### Source extract
start

On Wed, 2012-04-04 at 13:35 +0200, Richard Guenther wrote:
> On Tue, Apr 3, 2012 at 10:25 PM, William J. Schmidt
> <wschmidt@linux.vnet.ibm.com> wrote:
> >
> >
> > On Wed, 2012-03-28 at 15:57 +0200, Richard Guenther wrote:
> >> On Tue, Mar 6, 2012 at 9:49 PM, William J. Schmidt
> >> <wschmidt@linux.vnet.ibm.com> wrote:
> >> > Hi,
> >> >
> >> > This is a re-post of the patch I posted for comments in January to
> >> > address http://gcc.gnu.org/bugzilla/show_bug.cgi?id=18589.  The patch
> >> > modifies reassociation to expose repeated factors from __builtin_pow*
> >> > calls, optimally reassociate repeated factors, and possibly reconstitute
> >> > __builtin_powi calls from the results of reassociation.

end

### Material
start

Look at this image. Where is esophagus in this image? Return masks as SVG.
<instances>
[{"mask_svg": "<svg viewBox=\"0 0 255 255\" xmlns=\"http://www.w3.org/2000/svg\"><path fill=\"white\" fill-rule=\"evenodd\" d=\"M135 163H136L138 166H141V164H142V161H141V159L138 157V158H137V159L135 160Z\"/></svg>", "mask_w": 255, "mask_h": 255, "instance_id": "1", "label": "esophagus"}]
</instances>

end

### Tasks to carry out
• A. According to the patch discussion, which calls does the patch expose repeated factors from?
• B. Based on the patch discussion, explain why the patch in the message dated Tue, Mar 6, 2012 was being posted.
• C. Carry the patch discussion forward from where it stops.

### Exercise responses
• A. The __builtin_pow* calls.

• B. It is a re-post of a patch that was first posted for comments in January. The patch was written to address the bug at http://gcc.gnu.org/bugzilla/show_bug.cgi?id=18589.

• C.
> >> >
> >> > Bootstrapped and passes regression tests for powerpc64-linux-gnu.  I
> >> > expect there may need to be some small changes, but I am targeting this
> >> > for trunk approval.
> >> >
> >> > Thanks very much for the review,
> >>
> >> Hmm.  How much work would it be to extend the reassoc 'IL' to allow
> >> a repeat factor per op?  I realize what you do is all within what reassoc
> >> already does though ideally we would not require any GIMPLE IL changes
> >> for building up / optimizing the reassoc IL but only do so when we commit
> >> changes.
> >>
> >> Thanks,
> >> Richard.
> >
> > Hi Richard,
> >
> > I've revised my patch along these lines; see the new version below.
> > While testing it I realized I could do a better job of reducing the
> > number of multiplies, so there are some changes to that logic as well,
> > and a couple of additional test cases.  Regstrapped successfully on
> > powerpc64-linux.
> >
> > Hope this looks better!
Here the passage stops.